AI technology that incorporates NLP can revolutionise routing across the transaction lifecycle, dramatically improving straight-through processing rates and introducing the ability to ‘self-repair’ – ‘cognitive automation’ of payments.

For example: Because back-office operations process vast numbers of instructions created by humans, free format information creeps into much of the messaging, making it unreadable for standard computers, and therefore requiring manual intervention. International transfers are a key efficiency battleground – indeed, many banks find that anywhere between 50 and 70 per cent of their international transfers need to be manually repaired and routed.

But NLP understands this free format information – just as a human can, but far more quickly and without the need for manual intervention.

Cognitive automation – which powers intelligent routing, self-repair, and false positive reductions – draws upon a range of AI disciplines, including of course NLP. Machine learning processes that learn from human operator behaviour patterns can further reduce the need for human intervention and automate actions which NLP cannot address on its own.

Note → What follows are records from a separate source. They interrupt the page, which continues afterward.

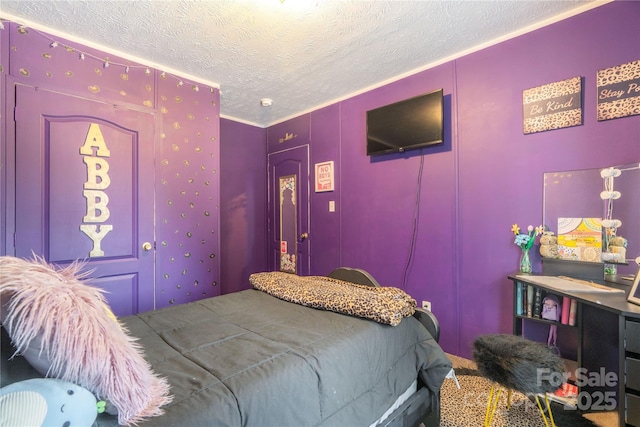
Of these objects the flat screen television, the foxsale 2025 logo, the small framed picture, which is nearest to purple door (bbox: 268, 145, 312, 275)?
the flat screen television

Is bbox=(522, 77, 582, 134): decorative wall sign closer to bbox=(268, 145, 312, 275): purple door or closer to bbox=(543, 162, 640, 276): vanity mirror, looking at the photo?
bbox=(543, 162, 640, 276): vanity mirror

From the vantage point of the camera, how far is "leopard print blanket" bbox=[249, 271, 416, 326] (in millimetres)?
1354

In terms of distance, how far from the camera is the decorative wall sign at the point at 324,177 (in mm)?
3350

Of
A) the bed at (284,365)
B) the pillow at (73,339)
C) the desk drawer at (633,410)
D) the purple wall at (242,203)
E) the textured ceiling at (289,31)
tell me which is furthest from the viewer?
the purple wall at (242,203)

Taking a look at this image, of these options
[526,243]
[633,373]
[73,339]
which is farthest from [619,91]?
[73,339]

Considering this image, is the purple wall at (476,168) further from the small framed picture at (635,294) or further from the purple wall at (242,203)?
the purple wall at (242,203)

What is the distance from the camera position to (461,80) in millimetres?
2377

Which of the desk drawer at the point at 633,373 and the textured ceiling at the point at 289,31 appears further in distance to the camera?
the textured ceiling at the point at 289,31

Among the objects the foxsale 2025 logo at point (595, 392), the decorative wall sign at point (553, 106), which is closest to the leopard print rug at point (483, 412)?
the foxsale 2025 logo at point (595, 392)

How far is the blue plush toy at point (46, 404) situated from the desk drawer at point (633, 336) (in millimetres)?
1950

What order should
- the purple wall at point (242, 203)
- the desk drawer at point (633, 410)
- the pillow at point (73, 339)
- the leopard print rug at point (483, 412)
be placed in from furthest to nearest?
Answer: the purple wall at point (242, 203) → the leopard print rug at point (483, 412) → the desk drawer at point (633, 410) → the pillow at point (73, 339)

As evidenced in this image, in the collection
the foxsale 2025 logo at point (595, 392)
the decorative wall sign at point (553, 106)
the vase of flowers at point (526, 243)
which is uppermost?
the decorative wall sign at point (553, 106)

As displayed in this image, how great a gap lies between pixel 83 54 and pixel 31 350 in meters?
2.47

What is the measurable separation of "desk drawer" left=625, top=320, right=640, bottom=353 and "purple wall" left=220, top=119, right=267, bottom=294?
12.0 feet
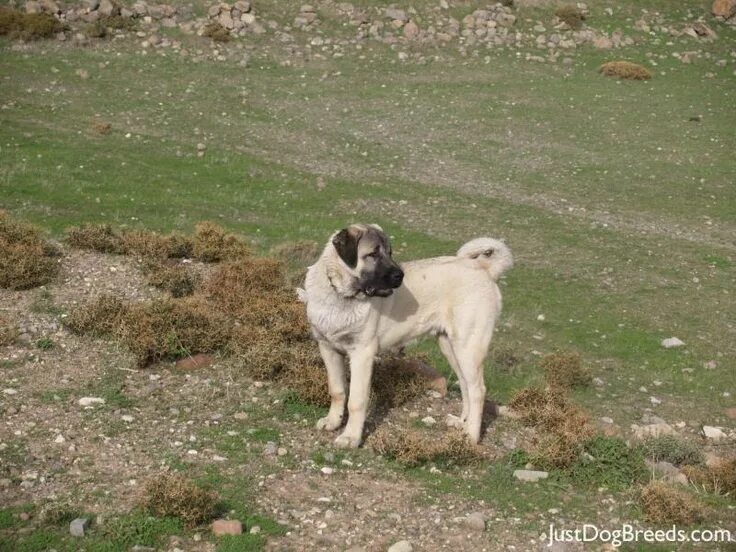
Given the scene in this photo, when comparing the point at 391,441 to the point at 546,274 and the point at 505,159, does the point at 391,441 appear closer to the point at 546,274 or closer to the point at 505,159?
the point at 546,274

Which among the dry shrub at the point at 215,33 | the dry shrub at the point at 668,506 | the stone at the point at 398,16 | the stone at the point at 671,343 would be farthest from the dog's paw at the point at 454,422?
the stone at the point at 398,16

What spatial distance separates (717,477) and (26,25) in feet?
93.9

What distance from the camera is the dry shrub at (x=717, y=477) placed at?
1065 cm

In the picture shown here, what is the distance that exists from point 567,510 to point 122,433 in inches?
185

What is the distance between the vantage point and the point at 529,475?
10.2 m

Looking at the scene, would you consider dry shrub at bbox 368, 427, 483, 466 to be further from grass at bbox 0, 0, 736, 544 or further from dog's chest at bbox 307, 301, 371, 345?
dog's chest at bbox 307, 301, 371, 345

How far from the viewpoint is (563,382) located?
14602 millimetres

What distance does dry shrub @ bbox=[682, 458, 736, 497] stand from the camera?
10648 mm

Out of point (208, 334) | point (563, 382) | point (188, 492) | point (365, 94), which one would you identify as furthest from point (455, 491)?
point (365, 94)

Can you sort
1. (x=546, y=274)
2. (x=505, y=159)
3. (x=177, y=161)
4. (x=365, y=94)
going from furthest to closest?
1. (x=365, y=94)
2. (x=505, y=159)
3. (x=177, y=161)
4. (x=546, y=274)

Cognitive automation’s improvements to efficiency also have side benefits – a dramatic decrease in the number of customer queries staff have to deal with, as well as significant reductions in payment initiation issues.

What does the Future of AI Look Like in the Financial Sector?

The artificial intelligence phenomenon was once thought a fad – today we see it is anything but.

AI will continue to revolutionise the banking sector and wider business practices for years to come, and those unable to adapt their processes to enable its inclusion are being left behind.

The answer isn’t to indiscriminately “throw AI at everything”, but to identify those areas in which its application will generate greater efficiency, and ultimately savings.

As digital transformation continues to change the face of the transaction banking sector, AI will transform the payments lifecycle, aiding efficiency at every touch-point and enabling banks to provide the slick, secure experience that today’s customers expect.